O Senado Federal aprovou nesta quarta-feira (1º) um projeto de lei que proíbe a concessão de empréstimos consignados sem a autorização expressa do beneficiário. A medida, que busca proteger especialmente aposentados e idosos de fraudes e abusos, segue agora para análise na Câmara dos Deputados.
Segundo o texto aprovado, se o beneficiário receber valores referentes a empréstimos, financiamentos ou cartões consignados sem ter solicitado, poderá devolver o dinheiro sem pagar encargos. A proposta também prevê punições para instituições que realizarem esse tipo de operação.
Em caso de erro ou fraude sem má-fé comprovada, a empresa responsável terá até 45 dias para justificar o ocorrido. Caso contrário, será penalizada com multa equivalente a 10% do valor do empréstimo, destinada ao Fundo de Defesa do Consumidor e ao Fundo Nacional do Idoso.
Regras para contratações remotas
O projeto também estabelece novas exigências para contratações feitas por telefone, aplicativos ou internet. As instituições financeiras deverão usar tecnologias que comprovem:
A identidade do cliente
O consentimento explícito para a contratação
A confirmação poderá ser feita por biometria, login seguro ou dupla autenticação. A ideia é reduzir as chances de fraudes, que muitas vezes atingem idosos e pessoas em situação de vulnerabilidade.
Além disso, o texto classifica como prática discriminatória qualquer exigência adicional imposta apenas a pessoas idosas, como obrigatoriedade de comparecimento presencial para contratar crédito consignado.
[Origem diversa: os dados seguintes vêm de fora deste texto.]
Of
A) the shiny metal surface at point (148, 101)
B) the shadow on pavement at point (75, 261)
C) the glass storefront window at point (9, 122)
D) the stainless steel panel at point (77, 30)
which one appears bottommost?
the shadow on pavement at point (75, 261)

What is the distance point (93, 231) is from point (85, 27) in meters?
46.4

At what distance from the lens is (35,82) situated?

“A concessão unilateral de crédito consignado leva o consumidor ao endividamento injustificado. Em muitos casos, o contratante é idoso e sequer percebe que contratou. Isso torna o consumidor hipervulnerável”, destacou o relator do projeto, senador Otto Alencar (PSD-BA).
Senado também aprova uso de material em braile nas campanhas eleitorais
Na mesma sessão, os senadores aprovaram o PLS 528/2015, que autoriza o uso de panfletos e materiais impressos em sistema braile durante campanhas eleitorais para os cargos majoritários presidente, governador, prefeito e senador.
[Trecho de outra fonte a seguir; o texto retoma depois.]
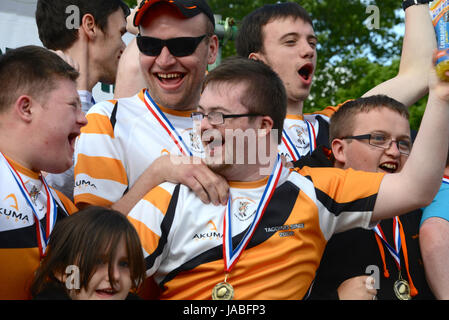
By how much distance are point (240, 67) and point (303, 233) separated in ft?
3.03

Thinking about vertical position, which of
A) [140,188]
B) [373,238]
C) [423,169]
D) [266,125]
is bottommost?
[373,238]

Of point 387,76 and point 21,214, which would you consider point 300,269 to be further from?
point 387,76

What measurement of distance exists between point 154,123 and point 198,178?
0.73 meters

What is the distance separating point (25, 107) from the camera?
122 inches

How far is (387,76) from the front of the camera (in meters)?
13.2

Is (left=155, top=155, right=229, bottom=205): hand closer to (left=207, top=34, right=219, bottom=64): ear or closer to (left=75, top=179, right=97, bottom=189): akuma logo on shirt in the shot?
(left=75, top=179, right=97, bottom=189): akuma logo on shirt

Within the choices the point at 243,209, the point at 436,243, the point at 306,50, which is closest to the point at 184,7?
the point at 306,50

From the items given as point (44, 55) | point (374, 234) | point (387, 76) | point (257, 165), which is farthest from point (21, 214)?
point (387, 76)

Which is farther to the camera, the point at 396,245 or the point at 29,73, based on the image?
the point at 396,245

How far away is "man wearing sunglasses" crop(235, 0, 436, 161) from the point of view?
4262mm

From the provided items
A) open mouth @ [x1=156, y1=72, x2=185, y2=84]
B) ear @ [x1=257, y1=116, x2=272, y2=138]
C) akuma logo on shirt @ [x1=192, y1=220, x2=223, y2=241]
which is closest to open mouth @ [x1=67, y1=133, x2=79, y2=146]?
open mouth @ [x1=156, y1=72, x2=185, y2=84]

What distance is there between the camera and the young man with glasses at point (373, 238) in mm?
3162

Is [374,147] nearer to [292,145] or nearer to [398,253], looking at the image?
[292,145]

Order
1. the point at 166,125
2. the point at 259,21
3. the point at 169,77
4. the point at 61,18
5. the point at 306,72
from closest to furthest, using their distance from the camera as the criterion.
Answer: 1. the point at 166,125
2. the point at 169,77
3. the point at 306,72
4. the point at 61,18
5. the point at 259,21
A proposta garante maior inclusão nas campanhas, exigindo que parte do material impresso seja acessível a eleitores com deficiência visual. O projeto também segue para análise na Câmara dos Deputados.
O relator da proposta, senador Eduardo Braga (MDB-AM), incluiu uma emenda que define regras claras sobre o marco temporal de idade mínima para candidaturas, respeitando a Constituição Federal e evitando brechas regimentais.